Top chef criticises ‘bacteria police’

TOP chef Darina Allen has hit out at over-regulation of the food industry, describing health inspectors as “bacteria police”.

Top chef criticises ‘bacteria police’

She also claimed the cost of complying with legislation was keeping small operators out of business.

With small artisan producers forced to spend thousands on legislation-compliant equipment just to establish themselves, Ms Allen called for “joined-up thinking” and regulations that are in proportion to the size of production units.

“Now, the only people who visit our businesses are bacteria police,” she said, adding that she wasn’t blaming the Environmental Health Officers themselves.

“But the way they’re being trained at the moment is that they’re regulators and not educators. A lot of the time the cost of compliance with the regulations is really an impediment to a lot of people starting off.”

In the past, she said the Government employed people to give guidance to small-scale food producers. “They were a mine of information and you wouldn’t have to be frightened of them. That whole system is no longer there and that needs to be re-instated at a time when people are looking to stay on the land and add value to their produce.”
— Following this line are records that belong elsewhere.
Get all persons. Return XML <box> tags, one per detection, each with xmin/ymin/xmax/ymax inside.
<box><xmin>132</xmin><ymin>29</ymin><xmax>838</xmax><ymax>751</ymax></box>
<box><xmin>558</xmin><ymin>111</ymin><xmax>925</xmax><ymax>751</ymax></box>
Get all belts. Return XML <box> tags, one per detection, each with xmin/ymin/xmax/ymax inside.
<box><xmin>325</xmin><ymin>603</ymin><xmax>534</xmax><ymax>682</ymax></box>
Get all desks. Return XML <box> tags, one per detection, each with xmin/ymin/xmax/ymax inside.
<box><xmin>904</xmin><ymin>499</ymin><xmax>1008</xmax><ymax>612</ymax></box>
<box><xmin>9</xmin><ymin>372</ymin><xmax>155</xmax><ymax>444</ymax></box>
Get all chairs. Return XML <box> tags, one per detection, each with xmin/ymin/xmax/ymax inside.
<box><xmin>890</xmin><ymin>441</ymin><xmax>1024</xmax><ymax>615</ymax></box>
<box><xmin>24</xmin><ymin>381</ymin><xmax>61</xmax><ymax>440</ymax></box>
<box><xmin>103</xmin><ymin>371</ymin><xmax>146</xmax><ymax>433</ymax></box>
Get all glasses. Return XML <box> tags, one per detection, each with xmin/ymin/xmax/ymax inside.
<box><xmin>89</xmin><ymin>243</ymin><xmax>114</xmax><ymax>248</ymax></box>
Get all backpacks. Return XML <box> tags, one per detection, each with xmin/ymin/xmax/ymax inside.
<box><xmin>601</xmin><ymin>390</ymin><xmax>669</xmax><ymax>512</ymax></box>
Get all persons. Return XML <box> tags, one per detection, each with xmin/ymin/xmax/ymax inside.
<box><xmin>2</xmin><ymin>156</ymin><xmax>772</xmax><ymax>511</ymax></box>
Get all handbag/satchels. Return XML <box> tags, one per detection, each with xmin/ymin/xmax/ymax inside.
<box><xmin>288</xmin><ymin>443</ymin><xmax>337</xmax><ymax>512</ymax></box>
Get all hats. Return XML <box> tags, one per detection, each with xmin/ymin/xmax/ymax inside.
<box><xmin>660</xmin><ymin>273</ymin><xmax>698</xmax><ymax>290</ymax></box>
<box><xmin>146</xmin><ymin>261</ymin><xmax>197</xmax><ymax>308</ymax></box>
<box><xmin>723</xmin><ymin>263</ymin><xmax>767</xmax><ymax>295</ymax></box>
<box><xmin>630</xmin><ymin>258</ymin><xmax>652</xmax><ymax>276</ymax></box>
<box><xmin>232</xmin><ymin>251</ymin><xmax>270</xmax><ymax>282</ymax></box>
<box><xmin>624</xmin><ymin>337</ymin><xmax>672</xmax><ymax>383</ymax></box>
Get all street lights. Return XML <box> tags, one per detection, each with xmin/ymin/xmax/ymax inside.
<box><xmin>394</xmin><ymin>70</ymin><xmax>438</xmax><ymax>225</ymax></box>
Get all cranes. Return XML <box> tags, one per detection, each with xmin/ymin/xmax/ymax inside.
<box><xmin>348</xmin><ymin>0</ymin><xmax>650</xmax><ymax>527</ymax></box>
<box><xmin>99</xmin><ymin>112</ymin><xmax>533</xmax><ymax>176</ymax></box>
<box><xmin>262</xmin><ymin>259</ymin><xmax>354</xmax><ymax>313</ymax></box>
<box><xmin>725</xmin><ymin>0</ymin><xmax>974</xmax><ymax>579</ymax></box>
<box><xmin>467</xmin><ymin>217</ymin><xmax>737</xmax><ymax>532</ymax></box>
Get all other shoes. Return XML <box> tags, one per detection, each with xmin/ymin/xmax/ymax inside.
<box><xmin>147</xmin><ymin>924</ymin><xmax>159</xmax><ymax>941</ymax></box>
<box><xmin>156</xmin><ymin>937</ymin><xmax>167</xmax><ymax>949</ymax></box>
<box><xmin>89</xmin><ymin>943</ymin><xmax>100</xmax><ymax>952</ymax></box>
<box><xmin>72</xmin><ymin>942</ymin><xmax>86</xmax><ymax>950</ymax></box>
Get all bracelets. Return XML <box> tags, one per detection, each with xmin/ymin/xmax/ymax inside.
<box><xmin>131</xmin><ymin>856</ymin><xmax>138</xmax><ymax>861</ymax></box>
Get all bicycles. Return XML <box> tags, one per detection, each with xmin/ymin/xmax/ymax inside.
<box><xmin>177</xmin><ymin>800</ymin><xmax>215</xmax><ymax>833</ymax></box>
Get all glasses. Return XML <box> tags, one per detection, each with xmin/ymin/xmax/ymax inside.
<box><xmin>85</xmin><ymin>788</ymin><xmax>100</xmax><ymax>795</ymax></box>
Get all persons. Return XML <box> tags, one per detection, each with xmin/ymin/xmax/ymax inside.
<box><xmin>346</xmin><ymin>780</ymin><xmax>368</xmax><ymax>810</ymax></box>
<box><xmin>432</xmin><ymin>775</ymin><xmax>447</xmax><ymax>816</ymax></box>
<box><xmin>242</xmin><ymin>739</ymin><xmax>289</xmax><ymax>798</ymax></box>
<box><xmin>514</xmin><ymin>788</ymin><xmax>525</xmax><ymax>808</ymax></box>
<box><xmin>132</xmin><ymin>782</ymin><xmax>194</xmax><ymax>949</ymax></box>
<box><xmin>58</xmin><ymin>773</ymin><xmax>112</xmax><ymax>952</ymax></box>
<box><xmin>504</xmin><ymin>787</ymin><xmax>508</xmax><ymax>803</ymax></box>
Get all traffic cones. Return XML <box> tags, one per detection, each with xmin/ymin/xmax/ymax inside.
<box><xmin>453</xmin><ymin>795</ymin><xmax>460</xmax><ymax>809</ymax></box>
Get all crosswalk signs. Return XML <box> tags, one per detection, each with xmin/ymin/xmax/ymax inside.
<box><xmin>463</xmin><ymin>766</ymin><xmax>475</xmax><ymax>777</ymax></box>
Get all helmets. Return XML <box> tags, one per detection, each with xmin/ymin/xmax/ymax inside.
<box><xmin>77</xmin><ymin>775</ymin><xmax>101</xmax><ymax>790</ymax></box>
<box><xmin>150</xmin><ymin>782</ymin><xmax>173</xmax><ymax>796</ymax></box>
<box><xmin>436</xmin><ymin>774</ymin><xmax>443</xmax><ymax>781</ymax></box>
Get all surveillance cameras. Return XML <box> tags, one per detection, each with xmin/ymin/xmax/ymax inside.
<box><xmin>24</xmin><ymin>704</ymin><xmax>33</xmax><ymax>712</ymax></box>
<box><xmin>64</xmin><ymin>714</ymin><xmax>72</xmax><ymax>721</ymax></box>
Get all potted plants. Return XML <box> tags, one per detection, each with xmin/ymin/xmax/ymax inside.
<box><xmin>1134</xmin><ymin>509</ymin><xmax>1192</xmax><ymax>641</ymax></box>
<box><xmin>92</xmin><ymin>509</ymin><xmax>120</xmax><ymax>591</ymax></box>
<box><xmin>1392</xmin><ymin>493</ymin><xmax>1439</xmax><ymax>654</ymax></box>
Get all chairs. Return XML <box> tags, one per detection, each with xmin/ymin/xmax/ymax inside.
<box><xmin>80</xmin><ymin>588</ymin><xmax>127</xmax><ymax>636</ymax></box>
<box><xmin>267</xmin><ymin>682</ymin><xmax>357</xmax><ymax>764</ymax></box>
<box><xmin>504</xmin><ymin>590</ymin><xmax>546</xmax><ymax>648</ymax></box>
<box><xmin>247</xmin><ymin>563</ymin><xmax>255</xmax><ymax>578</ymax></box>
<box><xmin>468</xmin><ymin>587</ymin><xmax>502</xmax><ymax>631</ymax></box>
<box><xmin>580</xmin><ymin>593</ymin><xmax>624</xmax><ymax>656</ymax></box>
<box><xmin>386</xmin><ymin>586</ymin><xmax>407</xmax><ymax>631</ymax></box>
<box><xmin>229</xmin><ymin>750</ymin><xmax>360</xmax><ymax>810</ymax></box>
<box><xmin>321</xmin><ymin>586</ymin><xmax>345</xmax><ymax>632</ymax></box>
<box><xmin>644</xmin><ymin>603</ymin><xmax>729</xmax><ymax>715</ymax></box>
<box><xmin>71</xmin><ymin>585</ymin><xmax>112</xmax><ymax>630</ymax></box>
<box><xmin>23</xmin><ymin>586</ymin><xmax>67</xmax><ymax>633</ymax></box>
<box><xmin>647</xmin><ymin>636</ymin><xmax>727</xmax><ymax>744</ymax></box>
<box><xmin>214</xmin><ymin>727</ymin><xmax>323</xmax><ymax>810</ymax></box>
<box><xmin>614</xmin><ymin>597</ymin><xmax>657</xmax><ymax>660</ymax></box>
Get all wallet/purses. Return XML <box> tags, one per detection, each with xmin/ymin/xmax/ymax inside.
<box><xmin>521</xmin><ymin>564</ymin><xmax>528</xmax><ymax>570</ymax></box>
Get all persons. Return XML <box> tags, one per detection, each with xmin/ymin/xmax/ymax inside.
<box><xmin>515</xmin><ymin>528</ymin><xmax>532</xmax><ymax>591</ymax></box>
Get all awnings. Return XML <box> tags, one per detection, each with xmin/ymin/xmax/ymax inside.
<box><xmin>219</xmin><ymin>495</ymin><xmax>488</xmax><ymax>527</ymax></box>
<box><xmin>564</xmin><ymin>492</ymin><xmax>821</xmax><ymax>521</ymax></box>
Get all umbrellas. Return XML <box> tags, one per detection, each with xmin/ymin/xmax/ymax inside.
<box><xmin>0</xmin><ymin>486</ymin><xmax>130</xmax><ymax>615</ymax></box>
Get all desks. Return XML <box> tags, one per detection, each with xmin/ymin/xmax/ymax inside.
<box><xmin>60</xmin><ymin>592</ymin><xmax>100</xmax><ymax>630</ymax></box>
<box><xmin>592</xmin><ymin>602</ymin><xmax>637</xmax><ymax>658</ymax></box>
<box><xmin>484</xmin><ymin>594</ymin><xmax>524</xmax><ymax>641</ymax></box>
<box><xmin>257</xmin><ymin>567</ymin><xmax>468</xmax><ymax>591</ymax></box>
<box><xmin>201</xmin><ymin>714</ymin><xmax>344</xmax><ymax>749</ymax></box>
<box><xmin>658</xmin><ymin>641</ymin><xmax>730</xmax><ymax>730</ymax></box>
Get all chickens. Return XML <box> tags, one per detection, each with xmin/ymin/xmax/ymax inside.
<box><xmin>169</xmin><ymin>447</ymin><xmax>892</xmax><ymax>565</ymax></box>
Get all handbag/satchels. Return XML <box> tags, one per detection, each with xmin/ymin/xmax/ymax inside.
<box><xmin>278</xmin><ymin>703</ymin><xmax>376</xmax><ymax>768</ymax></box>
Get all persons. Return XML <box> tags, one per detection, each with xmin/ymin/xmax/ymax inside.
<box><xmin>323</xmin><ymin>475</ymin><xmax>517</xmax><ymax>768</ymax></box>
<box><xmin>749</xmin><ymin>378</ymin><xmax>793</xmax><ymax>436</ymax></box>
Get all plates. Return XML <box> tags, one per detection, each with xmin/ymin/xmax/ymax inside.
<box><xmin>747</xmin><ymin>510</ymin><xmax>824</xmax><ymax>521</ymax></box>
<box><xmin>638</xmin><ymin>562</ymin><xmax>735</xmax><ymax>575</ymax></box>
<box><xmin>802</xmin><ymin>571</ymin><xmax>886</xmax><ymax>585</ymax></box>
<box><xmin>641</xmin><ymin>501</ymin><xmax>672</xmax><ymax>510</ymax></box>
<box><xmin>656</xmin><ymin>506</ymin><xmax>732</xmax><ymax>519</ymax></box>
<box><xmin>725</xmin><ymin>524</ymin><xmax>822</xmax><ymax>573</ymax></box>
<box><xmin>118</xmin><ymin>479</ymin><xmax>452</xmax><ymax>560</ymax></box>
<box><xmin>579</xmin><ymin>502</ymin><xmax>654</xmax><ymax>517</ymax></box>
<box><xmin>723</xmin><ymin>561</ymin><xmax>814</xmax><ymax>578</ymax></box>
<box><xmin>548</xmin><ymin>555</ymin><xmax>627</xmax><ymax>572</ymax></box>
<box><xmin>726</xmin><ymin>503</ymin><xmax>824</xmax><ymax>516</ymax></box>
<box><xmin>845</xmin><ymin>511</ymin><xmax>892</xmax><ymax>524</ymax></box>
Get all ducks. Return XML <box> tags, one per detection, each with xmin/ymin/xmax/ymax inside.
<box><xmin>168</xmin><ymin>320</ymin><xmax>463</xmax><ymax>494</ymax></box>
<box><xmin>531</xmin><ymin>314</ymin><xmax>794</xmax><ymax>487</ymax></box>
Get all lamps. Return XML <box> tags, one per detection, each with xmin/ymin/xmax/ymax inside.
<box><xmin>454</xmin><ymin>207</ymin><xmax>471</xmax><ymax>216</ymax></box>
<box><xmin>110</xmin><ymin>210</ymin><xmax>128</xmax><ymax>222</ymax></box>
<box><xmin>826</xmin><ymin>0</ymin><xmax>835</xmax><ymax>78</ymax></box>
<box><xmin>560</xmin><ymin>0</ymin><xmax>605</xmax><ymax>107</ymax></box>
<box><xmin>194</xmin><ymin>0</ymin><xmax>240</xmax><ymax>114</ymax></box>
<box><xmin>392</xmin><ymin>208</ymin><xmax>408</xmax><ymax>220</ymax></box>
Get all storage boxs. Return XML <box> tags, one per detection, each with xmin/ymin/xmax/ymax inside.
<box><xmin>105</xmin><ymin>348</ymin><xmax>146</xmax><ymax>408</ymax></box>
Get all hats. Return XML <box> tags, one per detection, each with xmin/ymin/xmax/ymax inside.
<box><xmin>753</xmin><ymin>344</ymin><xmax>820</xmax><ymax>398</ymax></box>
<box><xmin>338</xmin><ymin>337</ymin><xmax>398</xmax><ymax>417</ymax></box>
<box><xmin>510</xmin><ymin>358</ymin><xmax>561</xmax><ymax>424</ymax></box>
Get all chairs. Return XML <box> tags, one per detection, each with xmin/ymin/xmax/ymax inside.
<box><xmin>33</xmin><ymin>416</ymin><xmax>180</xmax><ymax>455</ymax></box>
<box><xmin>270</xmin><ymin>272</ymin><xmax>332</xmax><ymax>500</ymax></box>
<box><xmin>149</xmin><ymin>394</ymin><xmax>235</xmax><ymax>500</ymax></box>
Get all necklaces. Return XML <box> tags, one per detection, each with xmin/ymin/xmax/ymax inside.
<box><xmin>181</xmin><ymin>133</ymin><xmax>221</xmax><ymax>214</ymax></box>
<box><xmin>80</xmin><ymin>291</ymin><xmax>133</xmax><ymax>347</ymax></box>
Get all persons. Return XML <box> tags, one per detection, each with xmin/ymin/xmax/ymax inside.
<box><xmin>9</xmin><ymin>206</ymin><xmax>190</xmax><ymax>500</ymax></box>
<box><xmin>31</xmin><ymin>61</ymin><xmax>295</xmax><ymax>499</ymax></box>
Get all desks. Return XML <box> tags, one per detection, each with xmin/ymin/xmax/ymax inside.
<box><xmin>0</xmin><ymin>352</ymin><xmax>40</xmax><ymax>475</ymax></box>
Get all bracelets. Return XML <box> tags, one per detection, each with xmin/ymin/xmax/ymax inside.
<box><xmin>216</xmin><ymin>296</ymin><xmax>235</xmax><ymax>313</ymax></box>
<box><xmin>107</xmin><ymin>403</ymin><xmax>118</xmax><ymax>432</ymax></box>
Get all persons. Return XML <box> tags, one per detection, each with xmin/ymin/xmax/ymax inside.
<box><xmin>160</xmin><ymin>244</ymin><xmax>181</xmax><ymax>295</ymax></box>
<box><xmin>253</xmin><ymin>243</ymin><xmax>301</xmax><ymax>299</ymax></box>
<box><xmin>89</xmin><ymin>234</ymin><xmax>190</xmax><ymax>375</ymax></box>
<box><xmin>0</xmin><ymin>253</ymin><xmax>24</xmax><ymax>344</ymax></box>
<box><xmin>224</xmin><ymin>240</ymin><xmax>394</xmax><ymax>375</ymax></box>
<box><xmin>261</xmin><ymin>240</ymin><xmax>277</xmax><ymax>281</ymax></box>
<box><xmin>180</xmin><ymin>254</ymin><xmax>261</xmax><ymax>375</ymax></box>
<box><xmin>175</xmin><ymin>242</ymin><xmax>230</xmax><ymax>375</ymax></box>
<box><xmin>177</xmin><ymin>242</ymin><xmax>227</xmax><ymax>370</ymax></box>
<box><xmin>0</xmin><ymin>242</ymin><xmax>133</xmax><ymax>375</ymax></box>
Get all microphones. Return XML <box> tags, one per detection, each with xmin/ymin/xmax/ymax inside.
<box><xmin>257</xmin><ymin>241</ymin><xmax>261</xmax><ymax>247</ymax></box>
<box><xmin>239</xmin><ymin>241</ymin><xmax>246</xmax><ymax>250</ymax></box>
The chairperson of Slow Food Ireland, Ms Allen was speaking at a conference in Kilkenny to promote Terra Madre — a four-day food policy event taking place in Waterford in September.

She said somebody who wanted to keep a few organic chickens would have to pay up to €40,000 to install a slaughtering system to comply with current rules.

“This is at a time when there’s a growing demand for this kind of produce from Irish people. We should be doing everything to support people and giving them the advice they need, without them feeling threatened and having to go into the sort of debt that would put a lot of people off.”

One of the aims of Terra Madre will be to bring together all stake-holders in the food industry and hammer out new policies to benefit all sides.

Darina Allen, who also runs Ballymaloe Cookery School, said that during the past 20 to 30 years “we have squandered 2,000 years of traditional food culture” because of the interpretation of food regulations, “regulations far out of proportion to the risk involved”.